Certains accidents peuvent frapper, non les citoyens eux-mêmes, mais les biens qu’ils possèdent, tels sont les incendies, les inondations, la grêle, les mauvaises récoltes, les épizooties, etc.

Le Gouvernement aide les victimes de ces sinistres et leur donne le moyen de réparer le malheur qui est venu les frapper injustement. Grâce à ces secours de l’État, les anciennes Compagnies d’assurances sont devenues inutiles, aussi les a-t-on supprimées en remboursant les actionnaires avec des rentes viagères limitées comme toujours au maximum de 12,000 fr.

La plupart des Parisiens de l’an 2000 sont excessivement dépensiers. Bien loin de songer à faire la moindre économie, ils disposent d’avance de leurs salaires et de leurs appointements, vivant la moitié du temps à crédit chez leurs fournisseurs et n’ayant jamais un sou dans leur poche. Cependant quelques citoyens font exception et ne dépensent qu’une partie de leurs gains. Les uns, industrieux et intelligents, emploient leurs épargnes à acheter des matières premières et des outils ; ils s’établissent, ou, s’ils le sont déjà, ils augmentent l’importance de leurs affaires et accroissent ainsi le montant de leurs revenus annuels.

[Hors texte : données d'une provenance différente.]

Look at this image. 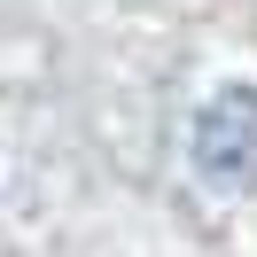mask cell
<instances>
[{
  "label": "cell",
  "mask_w": 257,
  "mask_h": 257,
  "mask_svg": "<svg viewBox=\"0 0 257 257\" xmlns=\"http://www.w3.org/2000/svg\"><path fill=\"white\" fill-rule=\"evenodd\" d=\"M195 164L210 187H257V94L234 86L195 117Z\"/></svg>",
  "instance_id": "6da1fadb"
}]
</instances>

D’autres, moins ambitieux ou plus timides, préfèrent garder leur argent et le confier à l’État, qui leur en sert des rentes viagères. Celles-ci peuvent être constituées, soit sur la tête de celui qui verse les fonds, soit sur celle de toute autre personne, d’un enfant, d’une femme, d’un ami, etc. Elles peuvent même, si on le désire, être réversibles, et, par exemple, appartenir à la mère, puis celle-ci morte, aux enfants. Ces sortes de rentes sont une façon extrêmement commode et sûre de placer sa fortune, car le Gouvernement ne peut manquer à ses engagements comme le ferait un particulier, et de plus il est toujours prêt à liquider le capital qu’on lui a déposé.

Remarquons-le ici : les rentes viagères de la République sociale diffèrent essentiellement des rentes perpétuelles créées par les anciens régimes. Ces dernières rapportaient un intérêt chaque année sans que le capital subît aucune diminution, et cela indéfiniment, de façon que les titulaires et leurs enfants restaient toujours riches, sans avoir besoin de travailler et vivaient dans l’oisiveté et dans les vices qu’elle engendre. Il en était résulté une classe de rentiers qui se croyaient les personnages les plus importants et les plus estimables du pays, parce qu’ils avaient le moyen de vivre sans rien faire.

Les Socialistes mirent un terme à ce désordre insupportable. Ils supprimèrent les rentes perpétuelles et les transformèrent en rentes viagères soumises comme de juste à l’impôt sur le revenu, opération financière que le Gouvernement faisait toujours avec plaisir, car elle avait le double avantage d’enrichir l’État et d’appauvrir des oisifs inutiles et insolents.